HLT324 Grand Canyon University Alzheimer Disease Care Plan Paper

HLT324 Grand Canyon University Alzheimer Disease Care Plan Paper

HLT324 Grand Canyon University Alzheimer Disease Care Plan Paper

ORDER ORIGINAL, PLAGIARISM-FREE ESSAY PAPERS HERE

Using a care plan template. Allied health professionals are confronted with different death and dying practices. An effective allied health professional recognizes the importance of understanding different cultural practices, and learns how to evaluate the death, dying, and spiritual beliefs and practices across the cultures.

Read the two specified case histories and choose one for this assignment.

Chapter 4, “Stories of Abby: An Ojibwa Journey” and Chapter 14, “Stories of Shanti: Culture and Karma,” by Gelfland, Raspa, and Sherylyn, from End-of-Life Stories: Crossing Disciplinary Boundaries (2005), available in the GCU Library:

http://library.gcu.edu:2048/login?url=http://site.ebrary.com/lib/grandcanyon/Doc?id=10265487

Identify your role as a health care professional in supporting Abby or Shanti’s dying rituals, and in creating strategies for displaying respect while still providing quality care. Integrate your strategies as you develop a care plan describing how you would approach the situation and care for the patient. Review the “Care Plan” template prior to beginning.

Include the following in your care plan:

  1. Communication: family and patient
  2. Treatment options that align with the specific culture
  3. Education: family and patient
  4. Family roles in the process
  5. Spiritual beliefs
  6. Barriers
  7. Cultural responses
  8. Any additional components that you feel would need to be addressed (from your perspective as a health care professional)

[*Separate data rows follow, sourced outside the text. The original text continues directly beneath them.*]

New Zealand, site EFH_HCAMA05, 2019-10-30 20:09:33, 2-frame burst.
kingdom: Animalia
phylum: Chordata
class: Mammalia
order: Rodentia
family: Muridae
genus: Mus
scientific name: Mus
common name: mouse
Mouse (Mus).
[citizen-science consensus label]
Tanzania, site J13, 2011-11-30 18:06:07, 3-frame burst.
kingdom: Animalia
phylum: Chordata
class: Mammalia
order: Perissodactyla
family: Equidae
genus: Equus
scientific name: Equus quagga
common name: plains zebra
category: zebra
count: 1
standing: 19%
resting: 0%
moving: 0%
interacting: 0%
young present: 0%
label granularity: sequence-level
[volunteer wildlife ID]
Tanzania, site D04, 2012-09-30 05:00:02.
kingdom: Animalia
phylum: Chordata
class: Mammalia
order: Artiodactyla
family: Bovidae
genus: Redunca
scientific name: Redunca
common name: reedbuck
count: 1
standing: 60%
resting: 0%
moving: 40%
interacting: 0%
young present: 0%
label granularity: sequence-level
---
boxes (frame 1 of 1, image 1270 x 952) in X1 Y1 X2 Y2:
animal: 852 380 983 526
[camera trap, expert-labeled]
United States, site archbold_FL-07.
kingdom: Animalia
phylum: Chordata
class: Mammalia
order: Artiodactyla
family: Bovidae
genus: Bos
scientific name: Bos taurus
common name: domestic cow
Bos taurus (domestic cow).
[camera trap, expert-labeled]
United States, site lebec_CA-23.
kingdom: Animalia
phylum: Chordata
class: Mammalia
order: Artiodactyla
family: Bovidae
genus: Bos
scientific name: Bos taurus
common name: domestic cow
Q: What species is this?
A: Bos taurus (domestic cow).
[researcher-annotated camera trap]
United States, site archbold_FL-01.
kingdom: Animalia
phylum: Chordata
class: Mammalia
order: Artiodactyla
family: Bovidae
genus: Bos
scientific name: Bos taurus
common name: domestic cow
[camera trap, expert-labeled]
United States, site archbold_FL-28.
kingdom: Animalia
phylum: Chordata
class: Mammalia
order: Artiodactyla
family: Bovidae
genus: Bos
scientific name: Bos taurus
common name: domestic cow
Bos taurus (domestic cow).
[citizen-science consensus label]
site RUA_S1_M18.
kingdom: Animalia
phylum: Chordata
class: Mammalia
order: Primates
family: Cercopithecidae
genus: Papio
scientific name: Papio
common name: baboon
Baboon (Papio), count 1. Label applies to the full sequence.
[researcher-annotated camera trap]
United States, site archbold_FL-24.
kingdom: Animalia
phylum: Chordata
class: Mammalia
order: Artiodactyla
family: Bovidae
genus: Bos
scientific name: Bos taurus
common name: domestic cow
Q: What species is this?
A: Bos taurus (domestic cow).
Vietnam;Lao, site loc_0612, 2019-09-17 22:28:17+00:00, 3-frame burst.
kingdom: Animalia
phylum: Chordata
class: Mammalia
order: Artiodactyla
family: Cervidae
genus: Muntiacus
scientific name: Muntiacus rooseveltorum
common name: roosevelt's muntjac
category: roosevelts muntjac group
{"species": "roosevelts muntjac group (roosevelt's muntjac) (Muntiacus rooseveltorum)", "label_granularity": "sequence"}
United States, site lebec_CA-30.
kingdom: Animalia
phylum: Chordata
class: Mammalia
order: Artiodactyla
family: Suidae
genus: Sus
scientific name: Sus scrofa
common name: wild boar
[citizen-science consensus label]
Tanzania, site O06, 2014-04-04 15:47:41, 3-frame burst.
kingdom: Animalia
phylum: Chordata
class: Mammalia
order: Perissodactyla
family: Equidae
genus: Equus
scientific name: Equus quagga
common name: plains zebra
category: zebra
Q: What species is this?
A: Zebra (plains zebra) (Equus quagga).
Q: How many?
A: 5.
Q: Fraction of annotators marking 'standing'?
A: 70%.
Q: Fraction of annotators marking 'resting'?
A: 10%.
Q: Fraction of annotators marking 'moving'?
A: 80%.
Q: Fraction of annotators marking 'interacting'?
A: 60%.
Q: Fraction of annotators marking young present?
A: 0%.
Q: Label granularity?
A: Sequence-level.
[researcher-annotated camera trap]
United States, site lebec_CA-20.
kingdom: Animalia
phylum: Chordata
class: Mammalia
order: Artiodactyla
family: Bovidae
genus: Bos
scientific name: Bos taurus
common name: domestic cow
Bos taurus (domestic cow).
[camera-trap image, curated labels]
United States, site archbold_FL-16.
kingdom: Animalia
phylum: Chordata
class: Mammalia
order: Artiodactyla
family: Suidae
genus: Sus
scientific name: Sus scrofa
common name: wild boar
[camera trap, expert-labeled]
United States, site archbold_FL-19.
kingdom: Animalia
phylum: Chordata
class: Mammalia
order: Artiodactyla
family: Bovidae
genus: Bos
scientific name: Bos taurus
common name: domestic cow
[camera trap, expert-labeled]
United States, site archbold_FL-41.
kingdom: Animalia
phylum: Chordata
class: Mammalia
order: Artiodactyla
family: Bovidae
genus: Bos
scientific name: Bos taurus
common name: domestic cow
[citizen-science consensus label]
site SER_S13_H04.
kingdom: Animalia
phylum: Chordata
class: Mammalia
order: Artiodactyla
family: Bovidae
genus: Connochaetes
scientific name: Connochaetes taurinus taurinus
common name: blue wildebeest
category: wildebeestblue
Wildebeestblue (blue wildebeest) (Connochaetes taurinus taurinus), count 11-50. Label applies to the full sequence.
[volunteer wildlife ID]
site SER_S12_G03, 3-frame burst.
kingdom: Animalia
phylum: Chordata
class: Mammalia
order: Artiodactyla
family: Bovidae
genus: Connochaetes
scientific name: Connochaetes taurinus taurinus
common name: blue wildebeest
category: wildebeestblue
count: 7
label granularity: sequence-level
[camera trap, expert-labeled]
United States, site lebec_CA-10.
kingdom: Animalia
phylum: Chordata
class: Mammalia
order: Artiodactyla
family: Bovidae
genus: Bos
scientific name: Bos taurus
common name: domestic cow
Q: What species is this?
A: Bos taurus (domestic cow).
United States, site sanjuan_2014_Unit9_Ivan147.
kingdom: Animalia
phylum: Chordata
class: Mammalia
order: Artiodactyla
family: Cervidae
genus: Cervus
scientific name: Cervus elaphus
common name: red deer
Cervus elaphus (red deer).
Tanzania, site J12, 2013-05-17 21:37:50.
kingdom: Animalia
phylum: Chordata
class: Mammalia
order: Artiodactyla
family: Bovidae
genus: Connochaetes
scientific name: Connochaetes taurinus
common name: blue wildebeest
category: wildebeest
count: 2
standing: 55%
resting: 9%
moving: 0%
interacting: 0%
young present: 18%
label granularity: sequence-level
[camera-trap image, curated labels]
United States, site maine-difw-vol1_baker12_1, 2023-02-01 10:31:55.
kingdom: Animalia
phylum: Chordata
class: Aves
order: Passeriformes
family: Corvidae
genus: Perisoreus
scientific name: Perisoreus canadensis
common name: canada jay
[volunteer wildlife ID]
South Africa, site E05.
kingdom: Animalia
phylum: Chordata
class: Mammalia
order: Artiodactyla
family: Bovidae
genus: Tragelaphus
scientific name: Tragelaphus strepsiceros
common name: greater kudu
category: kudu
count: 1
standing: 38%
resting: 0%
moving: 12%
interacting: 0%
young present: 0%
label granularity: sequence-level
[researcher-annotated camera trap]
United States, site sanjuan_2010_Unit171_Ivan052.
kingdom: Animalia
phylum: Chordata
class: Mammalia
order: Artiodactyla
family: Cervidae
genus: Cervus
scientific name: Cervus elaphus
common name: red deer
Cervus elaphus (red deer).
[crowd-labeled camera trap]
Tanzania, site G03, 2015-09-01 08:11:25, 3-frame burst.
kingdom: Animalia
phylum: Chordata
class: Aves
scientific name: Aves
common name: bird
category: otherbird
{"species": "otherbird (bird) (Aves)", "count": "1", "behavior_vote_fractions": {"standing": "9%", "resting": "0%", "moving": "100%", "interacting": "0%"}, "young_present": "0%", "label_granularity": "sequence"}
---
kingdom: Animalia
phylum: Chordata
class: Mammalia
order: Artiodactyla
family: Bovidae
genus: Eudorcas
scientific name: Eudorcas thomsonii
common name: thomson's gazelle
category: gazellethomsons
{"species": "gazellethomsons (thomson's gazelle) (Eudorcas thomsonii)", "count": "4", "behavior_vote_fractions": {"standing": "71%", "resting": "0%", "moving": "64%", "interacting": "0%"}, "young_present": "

Prepare this assignment according to the APA guidelines found in the APA Style Guide, located in the Student Success Center. An abstract is not required.

You must proofread your paper. But do not strictly rely on your computer’s spell-checker and grammar-checker; failure to do so indicates a lack of effort on your part and you can expect your grade to suffer accordingly. Papers with numerous misspelled words and grammatical mistakes will be penalized. Read over your paper – in silence and then aloud – before handing it in and make corrections as necessary. Often it is advantageous to have a friend proofread your paper for obvious errors. Handwritten corrections are preferable to uncorrected mistakes.

Use a standard 10 to 12 point (10 to 12 characters per inch) typeface. Smaller or compressed type and papers with small margins or single-spacing are hard to read. It is better to let your essay run over the recommended number of pages than to try to compress it into fewer pages.

Likewise, large type, large margins, large indentations, triple-spacing, increased leading (space between lines), increased kerning (space between letters), and any other such attempts at “padding” to increase the length of a paper are unacceptable, wasteful of trees, and will not fool your professor.

The paper must be neatly formatted, double-spaced with a one-inch margin on the top, bottom, and sides of each page. When submitting hard copy, be sure to use white paper and print out using dark ink. If it is hard to read your essay, it will also be hard to follow your argument.